It has been 114 years to the day since a Salford priest scored five goals against Real Madrid in a 6-2 win for a team of trainee priests.
Father Edward Power, who was 22 at the time, lined up in a team of priests from the Royal English College in Valladolid against Madrid Football Club for a one-off match in April 28, 1907.
Madrid FC, who would be renamed Real Madrid in 1920, had just come off the back of a third straight Spanish Cup win and were known as the best team in Spain.
The Spanish champions scored in the first minute of the game in what they surely saw as a routine victory.
However, the Bolton-born Edward Power would ensure the hosts would not be in for an easy ride. Father Power scored a hattrick in the first half, two more in the second half and even had one disallowed with the priests coming out 6-2 victors.
The match report in La Correspondencia de España after the match was full of praise for the seminarians, stating: “The football played by the seminarians of Valladolid being one of study, precision and accuracy, it seems to all intents and purpose to have been learnt from a textbook.
“The seminarians did not waste a pass and all 11 players moved like one with one intelligence and one will controlling their every movement and thought.

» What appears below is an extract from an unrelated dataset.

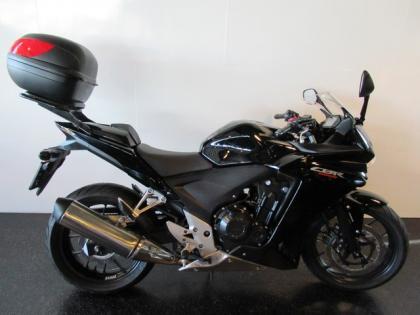 Honda CBR 500 RA CBR500 ABS A2 35 KW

“There is no doubt if this team played in the Spanish league, it would have won it for sure.”
Tony Flynn, a local historian, discovered the story in the Eccles Journal which recalled Father Power’s death in 1965 and mentioned the famous match, he did some digging for Salford Online.
He said: “I got in touch with the Salford Diocese and asked if they knew anything more about Edward Power. They gave me more information about his life and how he became an army chaplain, serving in the trenches in the First World War.
“I found this fascinating character and the more I looked into him, the more interesting he became.
“That was it really, it was quite a quirky story and attracted quite a bit of attention.
“Who knows how his life would have panned out, whether he was that great a footballer or were Madrid that bad a team? But he must have had some skills, Madrid were no slouches.”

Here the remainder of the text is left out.